Rewrite the entries in the part that opens with the line containing "Which among these —" and closes with the line containing "56.0 metres", putting "forest edge" in place of "tree line" and keeping everything else the same.

Record extracts
· · ·
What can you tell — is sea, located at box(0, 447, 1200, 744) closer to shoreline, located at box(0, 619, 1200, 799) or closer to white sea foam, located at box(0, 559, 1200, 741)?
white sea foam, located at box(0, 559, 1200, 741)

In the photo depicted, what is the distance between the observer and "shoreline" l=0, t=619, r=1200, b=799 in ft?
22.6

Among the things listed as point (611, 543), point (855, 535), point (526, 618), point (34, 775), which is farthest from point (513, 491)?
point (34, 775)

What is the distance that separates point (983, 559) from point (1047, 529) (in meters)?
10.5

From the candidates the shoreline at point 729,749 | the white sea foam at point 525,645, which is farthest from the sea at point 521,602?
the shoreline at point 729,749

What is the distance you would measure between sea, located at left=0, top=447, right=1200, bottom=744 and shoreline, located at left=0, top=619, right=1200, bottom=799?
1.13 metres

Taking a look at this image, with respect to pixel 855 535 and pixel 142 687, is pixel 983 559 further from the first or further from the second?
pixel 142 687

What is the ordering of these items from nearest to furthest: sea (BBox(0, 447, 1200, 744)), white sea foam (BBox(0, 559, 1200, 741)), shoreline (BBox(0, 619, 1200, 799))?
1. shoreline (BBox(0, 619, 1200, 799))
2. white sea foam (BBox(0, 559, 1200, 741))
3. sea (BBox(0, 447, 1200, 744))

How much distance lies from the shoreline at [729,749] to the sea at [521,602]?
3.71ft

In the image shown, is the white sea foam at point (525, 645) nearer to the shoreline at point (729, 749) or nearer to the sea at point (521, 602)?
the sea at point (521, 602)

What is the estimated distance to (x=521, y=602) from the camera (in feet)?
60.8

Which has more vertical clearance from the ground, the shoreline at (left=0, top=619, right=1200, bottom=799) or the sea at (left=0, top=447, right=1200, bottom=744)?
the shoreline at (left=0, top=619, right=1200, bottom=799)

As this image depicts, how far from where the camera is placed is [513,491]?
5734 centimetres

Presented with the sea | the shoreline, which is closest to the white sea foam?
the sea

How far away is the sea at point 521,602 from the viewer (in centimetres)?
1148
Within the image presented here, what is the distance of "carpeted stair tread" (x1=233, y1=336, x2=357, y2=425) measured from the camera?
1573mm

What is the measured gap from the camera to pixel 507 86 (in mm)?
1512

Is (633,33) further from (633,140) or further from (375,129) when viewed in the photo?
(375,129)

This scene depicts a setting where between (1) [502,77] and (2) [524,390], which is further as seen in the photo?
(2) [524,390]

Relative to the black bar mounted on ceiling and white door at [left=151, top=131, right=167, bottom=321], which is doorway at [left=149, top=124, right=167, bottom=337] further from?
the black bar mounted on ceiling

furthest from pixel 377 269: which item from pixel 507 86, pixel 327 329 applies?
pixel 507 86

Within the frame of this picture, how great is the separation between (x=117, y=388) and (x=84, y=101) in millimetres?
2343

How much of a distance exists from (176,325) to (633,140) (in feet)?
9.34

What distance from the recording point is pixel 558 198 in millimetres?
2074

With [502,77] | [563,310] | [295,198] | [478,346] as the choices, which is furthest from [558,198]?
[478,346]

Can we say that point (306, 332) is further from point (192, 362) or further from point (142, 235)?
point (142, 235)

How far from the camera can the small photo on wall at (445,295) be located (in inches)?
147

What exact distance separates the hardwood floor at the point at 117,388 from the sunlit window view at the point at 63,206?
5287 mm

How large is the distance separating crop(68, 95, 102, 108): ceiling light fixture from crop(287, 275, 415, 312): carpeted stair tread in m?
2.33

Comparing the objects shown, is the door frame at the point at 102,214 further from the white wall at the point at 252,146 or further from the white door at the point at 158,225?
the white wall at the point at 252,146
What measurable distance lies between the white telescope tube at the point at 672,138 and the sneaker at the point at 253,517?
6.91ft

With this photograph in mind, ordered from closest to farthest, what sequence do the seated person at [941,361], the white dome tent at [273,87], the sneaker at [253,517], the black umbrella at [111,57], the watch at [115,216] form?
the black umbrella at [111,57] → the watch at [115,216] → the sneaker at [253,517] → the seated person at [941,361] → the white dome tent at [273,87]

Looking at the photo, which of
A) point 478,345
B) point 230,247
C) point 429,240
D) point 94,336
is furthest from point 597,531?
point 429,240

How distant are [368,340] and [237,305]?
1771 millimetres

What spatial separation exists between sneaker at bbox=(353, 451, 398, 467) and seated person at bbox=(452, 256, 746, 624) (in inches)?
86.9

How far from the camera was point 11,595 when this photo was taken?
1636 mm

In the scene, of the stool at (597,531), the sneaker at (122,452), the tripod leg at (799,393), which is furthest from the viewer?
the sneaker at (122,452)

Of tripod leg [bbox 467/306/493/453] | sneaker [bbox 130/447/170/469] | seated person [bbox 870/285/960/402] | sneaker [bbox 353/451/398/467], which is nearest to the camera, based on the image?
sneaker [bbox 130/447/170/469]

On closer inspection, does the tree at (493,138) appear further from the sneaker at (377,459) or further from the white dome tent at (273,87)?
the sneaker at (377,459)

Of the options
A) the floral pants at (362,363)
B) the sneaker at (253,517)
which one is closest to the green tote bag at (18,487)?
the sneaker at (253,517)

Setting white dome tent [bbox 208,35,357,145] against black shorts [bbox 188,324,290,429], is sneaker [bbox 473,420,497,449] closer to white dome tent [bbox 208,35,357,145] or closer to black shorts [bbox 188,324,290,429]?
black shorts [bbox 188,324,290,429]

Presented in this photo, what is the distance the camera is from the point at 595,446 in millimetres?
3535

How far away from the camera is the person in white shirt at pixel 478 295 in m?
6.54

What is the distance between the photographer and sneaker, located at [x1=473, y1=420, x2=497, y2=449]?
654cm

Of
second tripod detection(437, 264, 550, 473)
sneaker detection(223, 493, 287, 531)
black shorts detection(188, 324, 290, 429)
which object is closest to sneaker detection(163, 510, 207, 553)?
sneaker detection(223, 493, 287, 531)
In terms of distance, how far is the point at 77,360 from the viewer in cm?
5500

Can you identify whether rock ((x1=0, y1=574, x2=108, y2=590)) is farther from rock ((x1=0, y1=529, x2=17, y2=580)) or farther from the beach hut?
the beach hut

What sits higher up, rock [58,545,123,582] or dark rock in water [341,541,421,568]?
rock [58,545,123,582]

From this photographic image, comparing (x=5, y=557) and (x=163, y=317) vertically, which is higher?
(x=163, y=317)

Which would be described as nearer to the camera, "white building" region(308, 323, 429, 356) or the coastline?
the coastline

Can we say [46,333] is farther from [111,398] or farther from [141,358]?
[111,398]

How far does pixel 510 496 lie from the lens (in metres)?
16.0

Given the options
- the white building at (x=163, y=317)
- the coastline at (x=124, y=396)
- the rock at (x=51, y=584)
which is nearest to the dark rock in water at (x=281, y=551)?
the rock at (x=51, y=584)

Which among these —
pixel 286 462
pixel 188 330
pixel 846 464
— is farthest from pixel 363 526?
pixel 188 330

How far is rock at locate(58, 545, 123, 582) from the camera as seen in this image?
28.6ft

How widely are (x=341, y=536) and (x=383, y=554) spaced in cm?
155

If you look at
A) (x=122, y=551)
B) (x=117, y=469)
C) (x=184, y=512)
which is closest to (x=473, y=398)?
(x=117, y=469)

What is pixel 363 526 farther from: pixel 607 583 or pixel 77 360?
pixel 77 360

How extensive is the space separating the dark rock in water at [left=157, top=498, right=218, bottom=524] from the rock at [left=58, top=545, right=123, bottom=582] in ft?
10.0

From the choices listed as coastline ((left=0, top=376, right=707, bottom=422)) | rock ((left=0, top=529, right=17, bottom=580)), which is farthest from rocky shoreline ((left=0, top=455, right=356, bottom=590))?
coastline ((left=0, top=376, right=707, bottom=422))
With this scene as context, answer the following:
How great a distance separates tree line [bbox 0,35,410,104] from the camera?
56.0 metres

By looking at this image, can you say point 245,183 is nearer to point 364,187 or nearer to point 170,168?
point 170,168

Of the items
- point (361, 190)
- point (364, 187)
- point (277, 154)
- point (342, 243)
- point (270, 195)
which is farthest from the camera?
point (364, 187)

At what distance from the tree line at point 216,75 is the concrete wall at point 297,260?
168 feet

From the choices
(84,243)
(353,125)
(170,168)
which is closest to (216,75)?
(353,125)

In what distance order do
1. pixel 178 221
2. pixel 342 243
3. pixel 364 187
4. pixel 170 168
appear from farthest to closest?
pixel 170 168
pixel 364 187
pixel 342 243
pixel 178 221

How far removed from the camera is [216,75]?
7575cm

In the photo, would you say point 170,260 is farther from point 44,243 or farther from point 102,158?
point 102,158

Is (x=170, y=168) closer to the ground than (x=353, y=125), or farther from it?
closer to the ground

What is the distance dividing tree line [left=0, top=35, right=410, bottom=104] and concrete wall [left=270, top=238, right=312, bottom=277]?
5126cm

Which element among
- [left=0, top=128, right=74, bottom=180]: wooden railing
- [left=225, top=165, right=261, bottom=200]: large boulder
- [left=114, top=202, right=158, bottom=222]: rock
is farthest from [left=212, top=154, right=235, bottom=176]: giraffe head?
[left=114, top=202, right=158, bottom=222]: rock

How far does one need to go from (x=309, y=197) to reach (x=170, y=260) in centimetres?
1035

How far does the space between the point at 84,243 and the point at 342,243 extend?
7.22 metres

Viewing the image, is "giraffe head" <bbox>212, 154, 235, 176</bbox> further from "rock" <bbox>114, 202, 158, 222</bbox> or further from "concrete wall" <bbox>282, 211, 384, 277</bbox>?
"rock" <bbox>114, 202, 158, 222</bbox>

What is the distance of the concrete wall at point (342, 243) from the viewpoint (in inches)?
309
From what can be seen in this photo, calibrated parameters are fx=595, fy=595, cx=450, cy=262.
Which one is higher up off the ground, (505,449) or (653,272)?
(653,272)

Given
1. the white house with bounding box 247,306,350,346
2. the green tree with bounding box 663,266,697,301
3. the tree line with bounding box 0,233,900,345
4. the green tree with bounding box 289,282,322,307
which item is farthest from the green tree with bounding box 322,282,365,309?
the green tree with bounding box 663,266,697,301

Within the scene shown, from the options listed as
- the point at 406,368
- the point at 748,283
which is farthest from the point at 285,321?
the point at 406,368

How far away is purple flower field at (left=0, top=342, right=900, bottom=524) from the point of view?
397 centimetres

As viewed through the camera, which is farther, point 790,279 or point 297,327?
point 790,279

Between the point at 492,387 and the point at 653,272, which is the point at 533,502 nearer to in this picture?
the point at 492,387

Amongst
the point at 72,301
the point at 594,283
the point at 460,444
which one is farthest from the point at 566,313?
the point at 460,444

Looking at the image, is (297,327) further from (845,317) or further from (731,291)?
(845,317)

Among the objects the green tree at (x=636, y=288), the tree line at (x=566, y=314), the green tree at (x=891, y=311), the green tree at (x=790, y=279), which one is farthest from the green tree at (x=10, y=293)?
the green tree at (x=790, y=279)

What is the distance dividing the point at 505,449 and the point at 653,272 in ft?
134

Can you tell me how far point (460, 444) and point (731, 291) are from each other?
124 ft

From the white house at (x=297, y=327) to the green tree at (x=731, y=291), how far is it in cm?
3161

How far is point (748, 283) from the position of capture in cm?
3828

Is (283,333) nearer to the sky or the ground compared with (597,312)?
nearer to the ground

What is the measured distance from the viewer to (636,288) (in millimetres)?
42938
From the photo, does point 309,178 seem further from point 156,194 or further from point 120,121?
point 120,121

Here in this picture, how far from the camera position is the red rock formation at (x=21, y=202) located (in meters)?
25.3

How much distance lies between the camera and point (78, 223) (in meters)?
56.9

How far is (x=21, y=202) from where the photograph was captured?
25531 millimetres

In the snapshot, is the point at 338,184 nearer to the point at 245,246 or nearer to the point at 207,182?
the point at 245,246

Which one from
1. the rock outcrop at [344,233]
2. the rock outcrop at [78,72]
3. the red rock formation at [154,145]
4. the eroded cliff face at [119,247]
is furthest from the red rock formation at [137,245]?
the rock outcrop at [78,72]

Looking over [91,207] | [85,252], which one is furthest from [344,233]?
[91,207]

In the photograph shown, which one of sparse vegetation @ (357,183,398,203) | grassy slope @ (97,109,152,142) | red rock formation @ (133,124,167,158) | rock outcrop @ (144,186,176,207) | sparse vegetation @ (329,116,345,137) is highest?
· · ·
Written answer
Which among these —
pixel 286 462
pixel 188 330
pixel 846 464
— is farthest from pixel 363 526?
pixel 188 330

How far is rock at locate(58, 545, 123, 582) from the camera as seen in this image?
28.6ft

How widely are (x=341, y=536) and (x=383, y=554) spaced in cm?
155

If you look at
A) (x=122, y=551)
B) (x=117, y=469)
C) (x=184, y=512)
which is closest to (x=473, y=398)?
(x=117, y=469)

What is pixel 363 526 farther from: pixel 607 583 or pixel 77 360?
pixel 77 360

How extensive is the space separating the dark rock in water at [left=157, top=498, right=218, bottom=524] from the rock at [left=58, top=545, right=123, bottom=582] in ft?
10.0

From the choices listed as coastline ((left=0, top=376, right=707, bottom=422)) | rock ((left=0, top=529, right=17, bottom=580)), which is farthest from rocky shoreline ((left=0, top=455, right=356, bottom=590))?
coastline ((left=0, top=376, right=707, bottom=422))
With this scene as context, answer the following:
How great a distance separates forest edge [bbox 0,35,410,104] from the camera?
56.0 metres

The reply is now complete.